◆ Given passage
--- --- ---
After the success of using agents to improve query performance through autoresearch, I wanted to try something more ambitious.
I rewrote PostHog's SQL parser using multiple long-running Claude Code sessions in parallel. The result was 16K lines of "hand"-rolled parser code, 5K lines of tooling, a few more K of tests, and a ~70x speed up.
The new parser is equivalent to the previous one for all realistic queries, only differing for a tiny subset of queries written by an evil trickster deity (there’s a test for SELECT SELECT FROM FROM WHERE WHERE AND AND which is completely valid SQL).
Here's how I did it and what I learned along the way.
Why does PostHog even have an SQL parser?
PostHog lets you access your data directly with SQL. We transpile your SQL to raw ClickHouse SQL because:
We want to present a logical view of your data which is independent of the physical layout in the database.
This lets us change things at the database layer without breaking existing queries.
We can also add a bunch of performance optimizations and access controls.
The majority of PostHog tools (e.g. product analytics, session replay, error tracking) have queries written in SQL and they go through the exact same transpilation process. But before we can do this transpilation, we need to use a parser to turn the SQL into an AST (Abstract Syntax Tree) that then gets transpiled into ClickHouse SQL.
--- --- ---
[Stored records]
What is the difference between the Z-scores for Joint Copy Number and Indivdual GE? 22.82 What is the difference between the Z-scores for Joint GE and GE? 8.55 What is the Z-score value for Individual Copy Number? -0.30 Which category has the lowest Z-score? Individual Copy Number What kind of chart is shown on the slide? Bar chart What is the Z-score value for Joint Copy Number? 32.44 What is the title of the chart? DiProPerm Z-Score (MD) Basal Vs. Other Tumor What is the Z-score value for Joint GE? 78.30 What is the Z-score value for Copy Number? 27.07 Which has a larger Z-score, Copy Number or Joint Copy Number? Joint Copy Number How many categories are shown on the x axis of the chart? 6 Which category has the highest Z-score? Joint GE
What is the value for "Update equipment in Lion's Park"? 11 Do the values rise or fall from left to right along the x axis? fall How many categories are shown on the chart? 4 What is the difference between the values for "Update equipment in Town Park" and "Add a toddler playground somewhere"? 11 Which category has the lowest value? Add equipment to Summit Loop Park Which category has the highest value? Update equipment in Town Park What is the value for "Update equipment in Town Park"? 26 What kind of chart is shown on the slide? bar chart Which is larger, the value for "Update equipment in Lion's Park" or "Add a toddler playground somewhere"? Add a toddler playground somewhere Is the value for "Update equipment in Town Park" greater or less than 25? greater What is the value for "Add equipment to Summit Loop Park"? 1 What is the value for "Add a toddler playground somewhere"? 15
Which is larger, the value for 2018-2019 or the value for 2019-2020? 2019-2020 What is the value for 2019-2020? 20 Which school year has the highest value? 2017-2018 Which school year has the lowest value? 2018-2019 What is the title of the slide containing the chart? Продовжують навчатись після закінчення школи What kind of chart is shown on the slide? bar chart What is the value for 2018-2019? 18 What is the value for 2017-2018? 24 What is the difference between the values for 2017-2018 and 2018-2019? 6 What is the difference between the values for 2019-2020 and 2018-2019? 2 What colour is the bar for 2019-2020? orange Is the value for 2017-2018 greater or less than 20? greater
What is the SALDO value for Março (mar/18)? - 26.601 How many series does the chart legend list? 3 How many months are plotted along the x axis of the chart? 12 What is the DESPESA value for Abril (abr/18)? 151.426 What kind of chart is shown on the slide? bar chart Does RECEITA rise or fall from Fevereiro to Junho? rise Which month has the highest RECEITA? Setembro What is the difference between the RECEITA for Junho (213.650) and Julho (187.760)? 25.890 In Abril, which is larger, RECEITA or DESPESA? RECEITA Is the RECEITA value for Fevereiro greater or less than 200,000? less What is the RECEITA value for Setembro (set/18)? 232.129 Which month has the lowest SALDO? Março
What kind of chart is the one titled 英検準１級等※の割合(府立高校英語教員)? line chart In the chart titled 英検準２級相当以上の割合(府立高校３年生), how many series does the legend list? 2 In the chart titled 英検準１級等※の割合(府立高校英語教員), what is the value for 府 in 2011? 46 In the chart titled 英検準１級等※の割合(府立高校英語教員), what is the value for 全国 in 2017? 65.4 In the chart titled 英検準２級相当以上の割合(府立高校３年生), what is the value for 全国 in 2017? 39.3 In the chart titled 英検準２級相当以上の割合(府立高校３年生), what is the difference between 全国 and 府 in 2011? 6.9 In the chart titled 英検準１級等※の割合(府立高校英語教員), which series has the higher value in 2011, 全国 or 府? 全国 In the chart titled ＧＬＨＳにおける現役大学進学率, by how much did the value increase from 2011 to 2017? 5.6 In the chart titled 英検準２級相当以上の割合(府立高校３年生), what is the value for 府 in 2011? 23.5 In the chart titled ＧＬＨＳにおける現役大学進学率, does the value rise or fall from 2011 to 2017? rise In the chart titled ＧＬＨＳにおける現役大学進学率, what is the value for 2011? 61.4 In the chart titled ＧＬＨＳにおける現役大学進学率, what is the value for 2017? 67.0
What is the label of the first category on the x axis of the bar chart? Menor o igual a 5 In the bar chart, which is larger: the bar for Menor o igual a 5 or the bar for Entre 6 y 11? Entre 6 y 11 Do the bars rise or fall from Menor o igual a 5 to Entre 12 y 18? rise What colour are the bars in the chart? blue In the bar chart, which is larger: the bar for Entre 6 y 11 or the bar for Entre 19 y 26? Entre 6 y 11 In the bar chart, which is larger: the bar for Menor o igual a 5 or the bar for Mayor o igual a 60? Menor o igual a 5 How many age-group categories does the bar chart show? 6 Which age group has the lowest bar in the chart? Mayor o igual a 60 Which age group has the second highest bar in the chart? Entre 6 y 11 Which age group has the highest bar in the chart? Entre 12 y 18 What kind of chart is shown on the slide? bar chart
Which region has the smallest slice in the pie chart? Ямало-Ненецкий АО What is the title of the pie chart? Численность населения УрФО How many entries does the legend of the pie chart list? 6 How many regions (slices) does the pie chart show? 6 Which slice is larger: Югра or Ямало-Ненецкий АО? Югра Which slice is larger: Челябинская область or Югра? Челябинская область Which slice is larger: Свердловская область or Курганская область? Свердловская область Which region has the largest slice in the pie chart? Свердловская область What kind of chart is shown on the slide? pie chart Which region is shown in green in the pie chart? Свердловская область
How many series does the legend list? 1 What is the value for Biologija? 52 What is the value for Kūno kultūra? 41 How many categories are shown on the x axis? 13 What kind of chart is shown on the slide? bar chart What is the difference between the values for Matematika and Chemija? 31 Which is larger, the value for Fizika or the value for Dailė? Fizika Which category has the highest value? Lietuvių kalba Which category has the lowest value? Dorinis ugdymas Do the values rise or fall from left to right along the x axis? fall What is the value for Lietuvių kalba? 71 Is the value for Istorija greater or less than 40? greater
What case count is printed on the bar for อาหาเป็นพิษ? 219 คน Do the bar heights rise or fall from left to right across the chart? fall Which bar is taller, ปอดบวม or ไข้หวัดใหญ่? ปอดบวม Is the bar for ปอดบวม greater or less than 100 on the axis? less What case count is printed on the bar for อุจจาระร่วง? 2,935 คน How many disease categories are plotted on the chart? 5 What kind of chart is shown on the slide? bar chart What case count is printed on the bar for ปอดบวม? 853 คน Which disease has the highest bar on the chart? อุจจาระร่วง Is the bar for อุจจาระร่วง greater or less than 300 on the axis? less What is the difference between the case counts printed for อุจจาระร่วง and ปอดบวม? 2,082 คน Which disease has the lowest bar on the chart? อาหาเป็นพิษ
--- --- ---
◆ Tasks to perform
a. In the text on rewriting PostHog's SQL parser, do these statements agree with it? Answer yes or no for each, and quote the words that decide it.
(i) The rewrite gave roughly a 70x speed up.
(ii) PostHog turns users' SQL into raw ClickHouse SQL.
(iii) Session replay queries skip the transpilation process.
b. List every PostHog tool that the text on rewriting PostHog's SQL parser names as an example of a tool whose queries are written in SQL.

◆ Answer section
a.
(i) Yes: "a ~70x speed up"
(ii) Yes: "We transpile your SQL to raw ClickHouse SQL"
(iii) No: "they go through the exact same transpilation process"

b. Product analytics, session replay, error tracking